Problem to work on:
Repeat the entries below exactly. Begin with the first line and end with the line that contains "Jean barrel taille".
-.-.-
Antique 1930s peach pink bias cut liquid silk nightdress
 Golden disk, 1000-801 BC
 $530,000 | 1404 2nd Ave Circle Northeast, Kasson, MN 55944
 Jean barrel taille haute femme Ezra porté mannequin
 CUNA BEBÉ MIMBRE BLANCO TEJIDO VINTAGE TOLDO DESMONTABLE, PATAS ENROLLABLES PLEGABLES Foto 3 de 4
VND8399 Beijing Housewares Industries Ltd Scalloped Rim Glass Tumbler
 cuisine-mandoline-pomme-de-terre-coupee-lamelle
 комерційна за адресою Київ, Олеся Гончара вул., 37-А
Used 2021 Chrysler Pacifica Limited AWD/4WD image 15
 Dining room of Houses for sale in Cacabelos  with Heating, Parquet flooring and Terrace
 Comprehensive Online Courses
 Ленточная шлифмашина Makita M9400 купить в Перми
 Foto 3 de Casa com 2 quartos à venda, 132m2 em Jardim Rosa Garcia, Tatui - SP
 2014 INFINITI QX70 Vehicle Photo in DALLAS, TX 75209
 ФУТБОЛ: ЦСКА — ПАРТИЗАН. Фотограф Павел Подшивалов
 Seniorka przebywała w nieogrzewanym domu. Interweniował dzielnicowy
-.-.-
Answer area:
Antique 1930s peach pink bias cut liquid silk nightdress
 Golden disk, 1000-801 BC
 $530,000 | 1404 2nd Ave Circle Northeast, Kasson, MN 55944
 Jean barrel taille haute femme Ezra porté mannequin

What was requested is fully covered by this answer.